═══ Data for analysis ═══

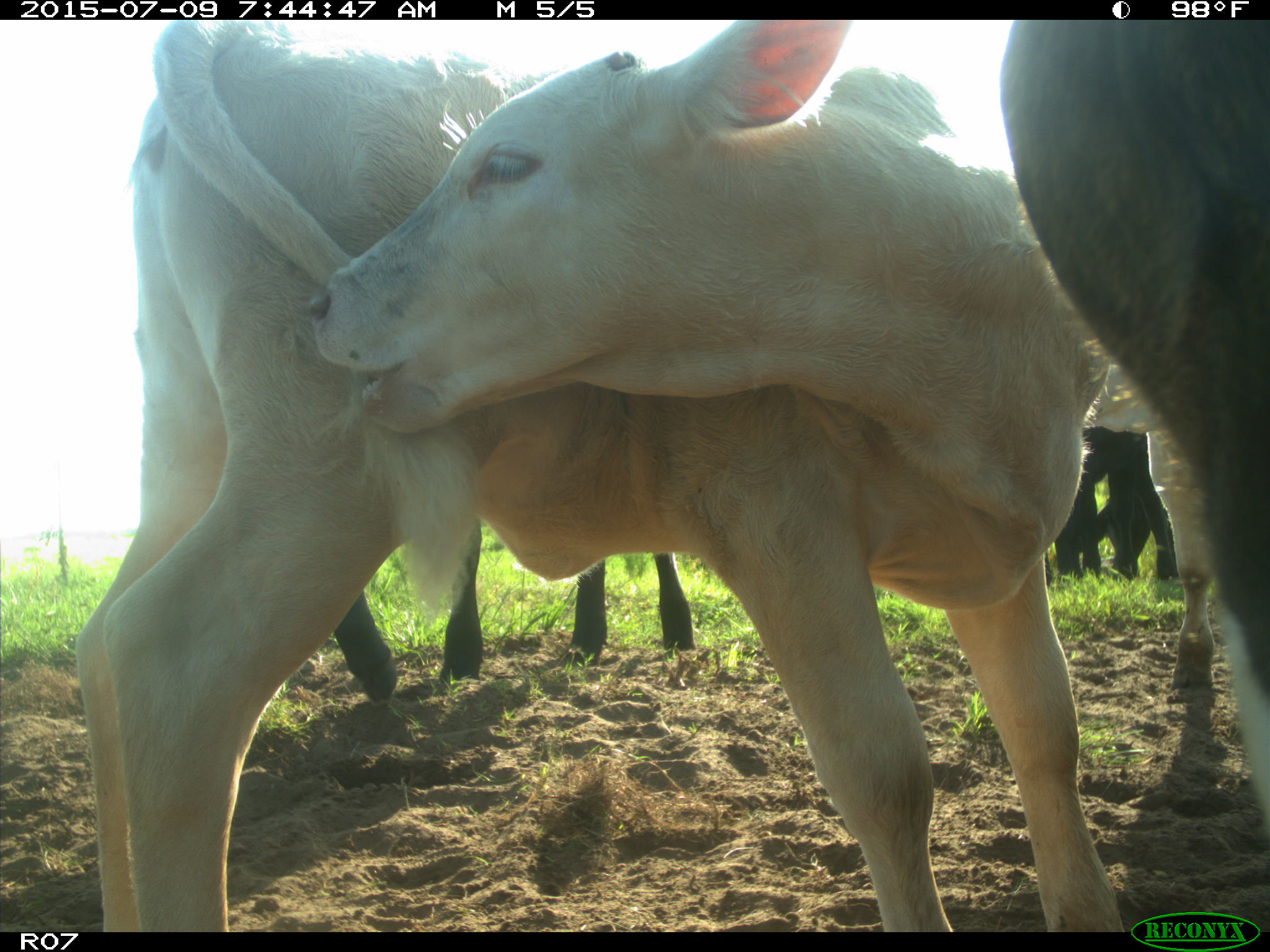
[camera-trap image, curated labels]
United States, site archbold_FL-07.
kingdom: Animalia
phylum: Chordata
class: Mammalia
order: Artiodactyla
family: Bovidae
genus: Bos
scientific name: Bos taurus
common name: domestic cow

═══
═══ Data for analysis ═══

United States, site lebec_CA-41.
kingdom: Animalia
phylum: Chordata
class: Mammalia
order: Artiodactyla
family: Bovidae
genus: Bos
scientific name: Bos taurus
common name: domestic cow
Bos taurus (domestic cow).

═══
═══ Data for analysis ═══

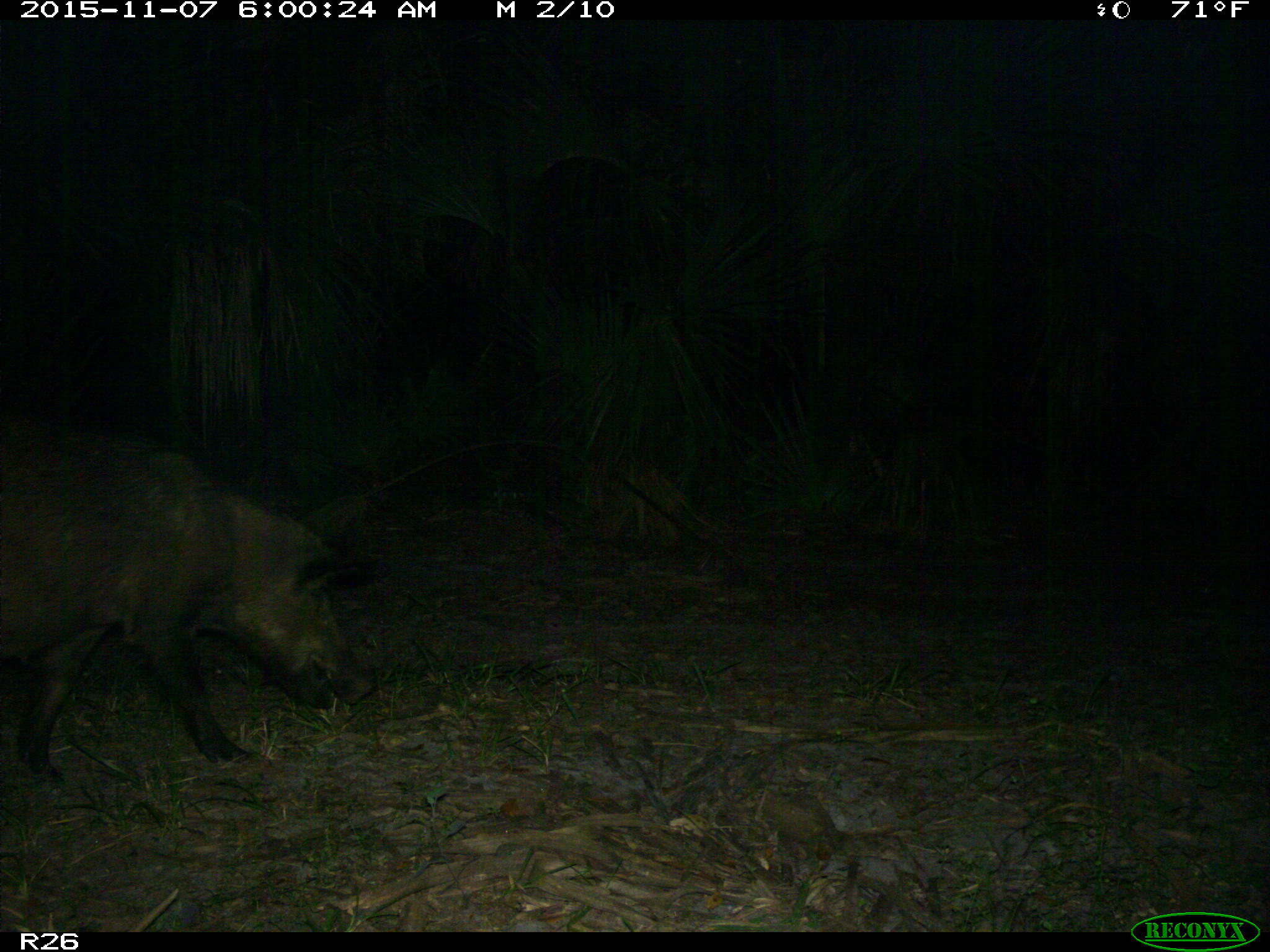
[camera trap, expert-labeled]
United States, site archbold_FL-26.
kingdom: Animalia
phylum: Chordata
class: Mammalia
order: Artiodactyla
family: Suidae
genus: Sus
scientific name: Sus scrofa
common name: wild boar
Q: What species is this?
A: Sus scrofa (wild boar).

═══

■ Required action ■
All lines of the records above with the word "States" in them are to be copied.

■ The completed task ■
United States, site archbold_FL-07.
United States, site lebec_CA-41.
United States, site archbold_FL-26.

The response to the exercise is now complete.